Via InfoWorld
-----
The operators of the TDSS botnet are renting out access to infected computers for anonymous Web activities
Cloud computing isn't just opening up new opportunities for
legitimate organizations worldwide; it's also proving a potential boon
for cyber criminals as it inexpensively and conveniently puts disposal
powerful computing resources at their fingertips, which helps them
quickly and anonymously do their dirty deeds.

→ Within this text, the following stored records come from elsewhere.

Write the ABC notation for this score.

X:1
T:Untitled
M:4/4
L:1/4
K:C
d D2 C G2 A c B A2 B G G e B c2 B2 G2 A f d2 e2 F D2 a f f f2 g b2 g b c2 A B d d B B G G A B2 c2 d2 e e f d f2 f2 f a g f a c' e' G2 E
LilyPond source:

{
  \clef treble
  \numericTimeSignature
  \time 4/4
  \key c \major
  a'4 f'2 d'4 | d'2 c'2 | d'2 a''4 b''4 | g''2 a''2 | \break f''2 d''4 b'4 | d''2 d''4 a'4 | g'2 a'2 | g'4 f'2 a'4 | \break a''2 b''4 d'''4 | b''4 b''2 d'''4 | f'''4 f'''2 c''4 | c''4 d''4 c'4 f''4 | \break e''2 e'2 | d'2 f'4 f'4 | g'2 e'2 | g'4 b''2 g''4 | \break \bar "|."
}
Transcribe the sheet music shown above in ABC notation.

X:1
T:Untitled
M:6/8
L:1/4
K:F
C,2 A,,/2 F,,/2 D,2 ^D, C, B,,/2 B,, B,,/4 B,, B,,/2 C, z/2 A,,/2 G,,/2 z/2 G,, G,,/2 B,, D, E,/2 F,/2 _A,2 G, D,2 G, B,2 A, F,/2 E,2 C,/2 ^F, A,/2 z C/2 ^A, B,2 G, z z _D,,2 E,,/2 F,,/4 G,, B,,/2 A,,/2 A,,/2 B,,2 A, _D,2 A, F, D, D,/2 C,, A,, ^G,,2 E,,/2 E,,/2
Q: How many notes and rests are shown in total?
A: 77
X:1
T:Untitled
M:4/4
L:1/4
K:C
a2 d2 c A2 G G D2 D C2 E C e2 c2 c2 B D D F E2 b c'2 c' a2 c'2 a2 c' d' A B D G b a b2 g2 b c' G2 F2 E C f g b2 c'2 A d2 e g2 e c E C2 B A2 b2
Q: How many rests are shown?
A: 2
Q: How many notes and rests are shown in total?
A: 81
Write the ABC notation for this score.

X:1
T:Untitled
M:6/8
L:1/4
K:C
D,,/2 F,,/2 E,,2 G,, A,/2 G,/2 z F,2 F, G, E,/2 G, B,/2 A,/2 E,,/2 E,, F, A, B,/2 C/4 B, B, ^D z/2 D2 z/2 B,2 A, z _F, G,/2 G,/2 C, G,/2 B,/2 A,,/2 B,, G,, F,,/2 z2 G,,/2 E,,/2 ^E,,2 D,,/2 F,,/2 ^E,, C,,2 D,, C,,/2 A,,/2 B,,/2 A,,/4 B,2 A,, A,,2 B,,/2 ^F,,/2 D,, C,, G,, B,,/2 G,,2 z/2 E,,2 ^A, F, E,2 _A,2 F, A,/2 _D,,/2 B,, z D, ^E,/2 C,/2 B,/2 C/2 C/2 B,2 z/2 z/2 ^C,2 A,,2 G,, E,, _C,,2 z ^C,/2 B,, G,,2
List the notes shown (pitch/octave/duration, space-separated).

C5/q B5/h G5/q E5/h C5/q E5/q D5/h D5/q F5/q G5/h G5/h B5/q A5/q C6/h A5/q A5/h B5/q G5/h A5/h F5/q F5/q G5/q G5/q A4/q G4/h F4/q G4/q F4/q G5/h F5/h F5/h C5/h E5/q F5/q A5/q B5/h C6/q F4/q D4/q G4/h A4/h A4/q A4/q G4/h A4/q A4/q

Among the latest examples of this unfortunate trend comes via Kaspersky Labs:
The company has reported that the operators of TDSS, one of the world's
largest, most sophisticated botnets, are renting out infected computers
to would-be customers through the awmproxy.net storefront. Not only has
TDSS developed a convenient Firefox add-on, it's accepting payment via
PayPal, MasterCard, and Visa, as well as e-currency like WebMoney and Liberty Reserve.
Also
known as TDL-4, the TDSS malware employs a rootkit to infect
Windows-based systems, allowing outsiders to use affected machines to
anonymously surf the Web, according to Kaspersky researchers Sergey Golobanov and Igor Soumenkov.
The malware also removes some 20 malicious programs from host PCs to
sever communication with other bot families. (Evidently, botnet
operators are becoming increasingly competitive with one another.)
According
to the researchers, the operators of TDSS are effectively offering
anonymous Internet access as a service for about $100 per month. "For
the sake of convenience, the cyber criminals have also developed a
Firefox add-on that makes it easy to toggle between proxy servers within
the browser," they reported.
According to Golovanov, once
machines are infected, a component called socks.dll notifies
awmproxy.net that a new proxy is available for rent. Soon after, the
infected PC starts to accept proxy requests.
Notably, Kapersky does offer a utility to remove TDSS dubbed TDSSKiller.
This
isn't the first instance of an organization making expansive
cloud-based systems available to potential ne'er-do-wells, though it's
arguably among the most brazen examples. Amazon Web Services have proven
possible to exploit to pull off cheap brute-force attacks and could be abused for other unsavory deeds as well, such as spam propagation.